(Stored dataset items)
+--

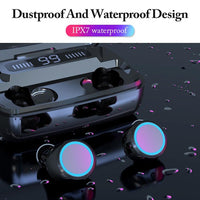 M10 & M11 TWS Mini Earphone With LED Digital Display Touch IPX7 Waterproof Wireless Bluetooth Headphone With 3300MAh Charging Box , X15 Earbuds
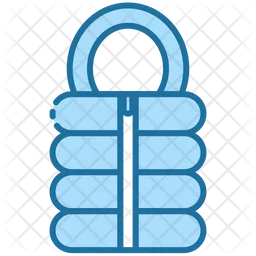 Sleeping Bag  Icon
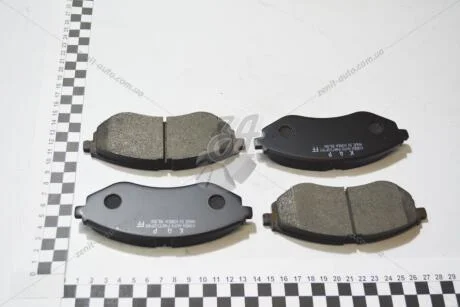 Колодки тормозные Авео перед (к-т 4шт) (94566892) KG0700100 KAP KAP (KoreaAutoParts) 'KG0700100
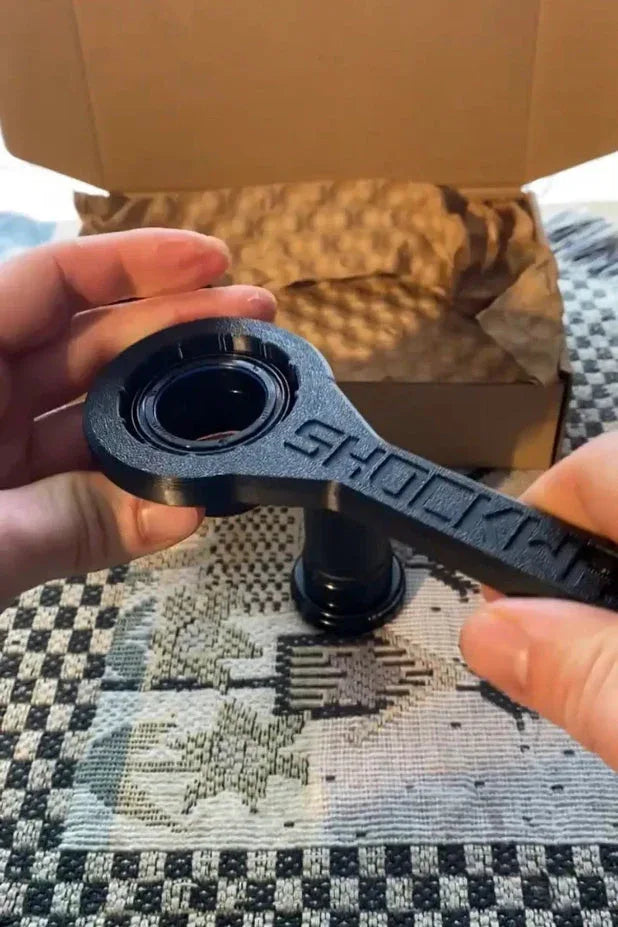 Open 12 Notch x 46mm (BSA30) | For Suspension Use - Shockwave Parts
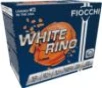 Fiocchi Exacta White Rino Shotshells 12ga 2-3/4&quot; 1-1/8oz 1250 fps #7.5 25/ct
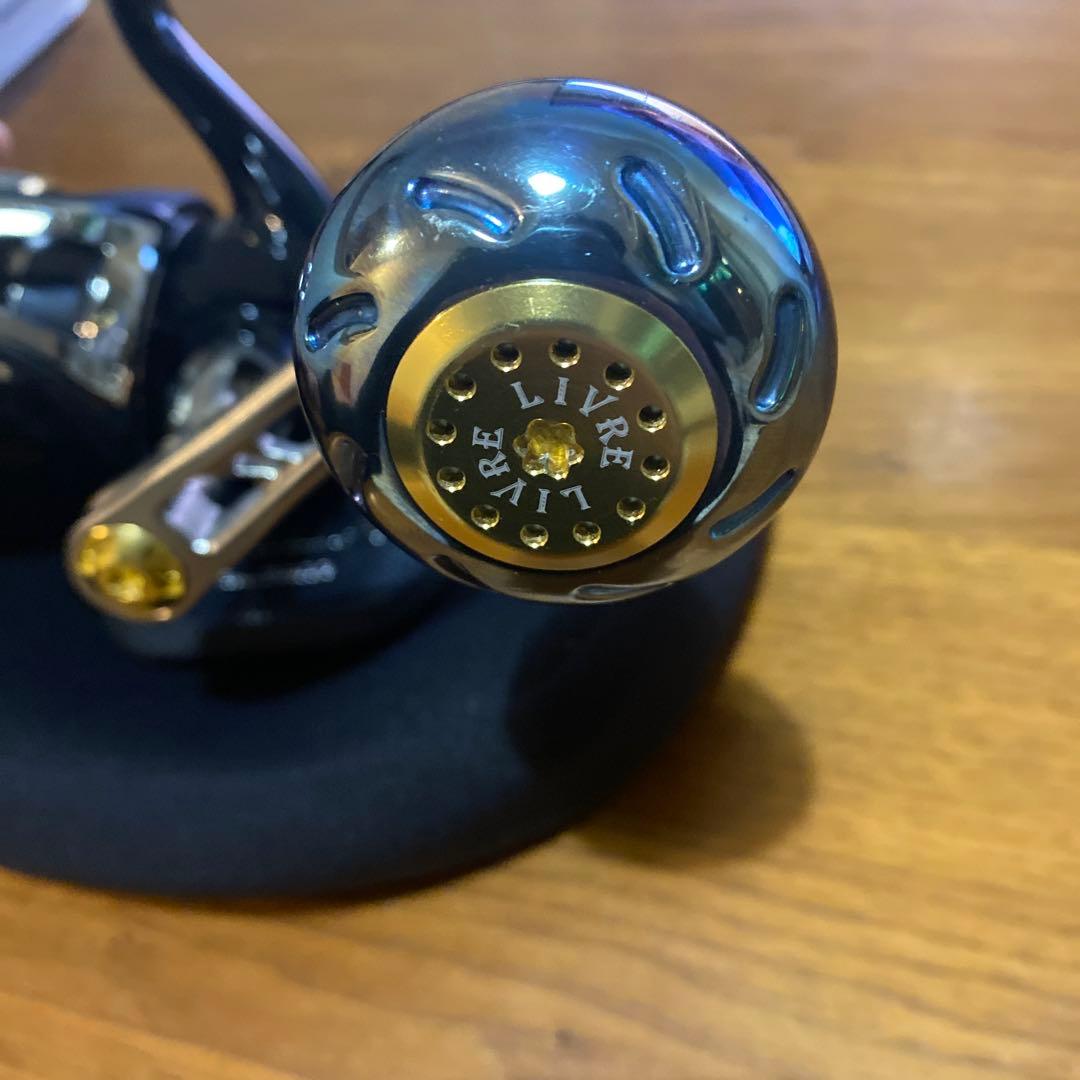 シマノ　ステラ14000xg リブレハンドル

+--

- [What you should do]
Copy the text of every row above word for word, leaving out the pictures.

- [Solution for this exercise]
 M10 & M11 TWS Mini Earphone With LED Digital Display Touch IPX7 Waterproof Wireless Bluetooth Headphone With 3300MAh Charging Box , X15 Earbuds
 Sleeping Bag  Icon
 Колодки тормозные Авео перед (к-т 4шт) (94566892) KG0700100 KAP KAP (KoreaAutoParts) 'KG0700100
 Open 12 Notch x 46mm (BSA30) | For Suspension Use - Shockwave Parts
 Fiocchi Exacta White Rino Shotshells 12ga 2-3/4&quot; 1-1/8oz 1250 fps #7.5 25/ct
 シマノ　ステラ14000xg リブレハンドル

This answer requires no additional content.